**Task to complete:**
Turn the items from the line with "How far apart" to the line with "184 centimetres" into a two-column CSV headed input and output. Give one row per item, with its text and its answer each in a single quoted field and any line breaks replaced by spaces.
# # # # #
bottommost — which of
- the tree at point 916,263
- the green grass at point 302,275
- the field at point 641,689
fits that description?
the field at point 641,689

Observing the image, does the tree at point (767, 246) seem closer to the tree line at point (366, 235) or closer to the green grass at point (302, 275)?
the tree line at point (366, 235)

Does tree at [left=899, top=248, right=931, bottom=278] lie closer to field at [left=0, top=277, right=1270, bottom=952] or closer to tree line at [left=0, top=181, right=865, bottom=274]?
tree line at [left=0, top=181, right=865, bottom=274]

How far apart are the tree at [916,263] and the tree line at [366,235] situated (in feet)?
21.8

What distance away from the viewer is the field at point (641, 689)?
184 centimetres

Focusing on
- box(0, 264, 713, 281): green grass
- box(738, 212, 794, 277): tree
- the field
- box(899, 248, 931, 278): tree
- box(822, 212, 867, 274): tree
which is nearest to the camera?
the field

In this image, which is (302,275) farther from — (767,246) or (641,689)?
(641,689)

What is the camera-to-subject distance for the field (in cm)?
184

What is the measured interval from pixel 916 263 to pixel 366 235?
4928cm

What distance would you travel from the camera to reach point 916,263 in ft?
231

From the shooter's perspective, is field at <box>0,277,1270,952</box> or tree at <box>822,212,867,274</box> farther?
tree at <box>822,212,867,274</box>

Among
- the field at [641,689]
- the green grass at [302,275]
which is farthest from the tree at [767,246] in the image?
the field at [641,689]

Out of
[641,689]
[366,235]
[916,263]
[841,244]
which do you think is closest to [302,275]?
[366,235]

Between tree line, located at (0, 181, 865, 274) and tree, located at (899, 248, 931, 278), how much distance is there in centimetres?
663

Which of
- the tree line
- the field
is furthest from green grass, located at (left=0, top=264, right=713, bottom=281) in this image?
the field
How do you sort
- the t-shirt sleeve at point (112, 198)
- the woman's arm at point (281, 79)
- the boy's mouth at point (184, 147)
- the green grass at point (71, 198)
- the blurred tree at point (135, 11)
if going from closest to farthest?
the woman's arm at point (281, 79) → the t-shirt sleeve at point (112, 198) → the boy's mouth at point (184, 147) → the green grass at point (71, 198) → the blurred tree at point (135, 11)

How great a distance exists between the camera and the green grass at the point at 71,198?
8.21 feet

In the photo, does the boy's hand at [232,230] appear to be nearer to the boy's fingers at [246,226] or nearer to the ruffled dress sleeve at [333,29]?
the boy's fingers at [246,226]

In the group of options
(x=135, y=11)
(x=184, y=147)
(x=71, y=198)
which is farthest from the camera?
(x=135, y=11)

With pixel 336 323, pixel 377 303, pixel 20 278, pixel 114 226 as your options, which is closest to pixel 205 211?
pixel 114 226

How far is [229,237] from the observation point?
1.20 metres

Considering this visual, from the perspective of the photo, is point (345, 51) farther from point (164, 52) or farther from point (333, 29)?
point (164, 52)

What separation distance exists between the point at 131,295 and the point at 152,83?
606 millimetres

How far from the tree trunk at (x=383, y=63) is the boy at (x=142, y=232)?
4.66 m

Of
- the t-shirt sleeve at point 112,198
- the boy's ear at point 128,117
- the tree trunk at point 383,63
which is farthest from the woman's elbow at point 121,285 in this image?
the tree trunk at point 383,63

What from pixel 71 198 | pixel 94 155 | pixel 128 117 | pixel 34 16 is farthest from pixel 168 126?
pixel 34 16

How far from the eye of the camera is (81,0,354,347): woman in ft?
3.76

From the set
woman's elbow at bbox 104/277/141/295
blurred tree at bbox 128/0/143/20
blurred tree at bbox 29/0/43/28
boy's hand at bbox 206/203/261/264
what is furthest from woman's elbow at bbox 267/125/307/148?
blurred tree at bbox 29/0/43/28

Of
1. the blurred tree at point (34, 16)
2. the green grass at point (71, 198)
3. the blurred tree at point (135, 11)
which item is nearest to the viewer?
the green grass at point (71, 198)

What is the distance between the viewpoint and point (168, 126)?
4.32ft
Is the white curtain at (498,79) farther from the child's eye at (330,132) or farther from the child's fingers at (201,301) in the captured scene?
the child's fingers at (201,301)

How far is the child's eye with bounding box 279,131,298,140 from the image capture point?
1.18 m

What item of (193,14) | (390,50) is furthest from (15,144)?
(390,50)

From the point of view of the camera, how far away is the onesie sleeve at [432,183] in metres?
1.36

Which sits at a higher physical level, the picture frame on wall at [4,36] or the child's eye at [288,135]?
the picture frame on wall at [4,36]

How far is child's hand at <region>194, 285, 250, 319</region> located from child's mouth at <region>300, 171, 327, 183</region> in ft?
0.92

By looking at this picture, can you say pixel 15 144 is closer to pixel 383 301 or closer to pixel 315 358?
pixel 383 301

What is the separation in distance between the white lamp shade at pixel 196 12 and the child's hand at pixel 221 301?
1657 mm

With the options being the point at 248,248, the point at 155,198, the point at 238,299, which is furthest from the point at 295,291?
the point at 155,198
# # # # #
**Response:**
input,output
"How far apart are the tree at [916,263] and the tree line at [366,235] situated (in feet)?","21.8"
"What distance away from the viewer is the field at point (641, 689)?","184 centimetres"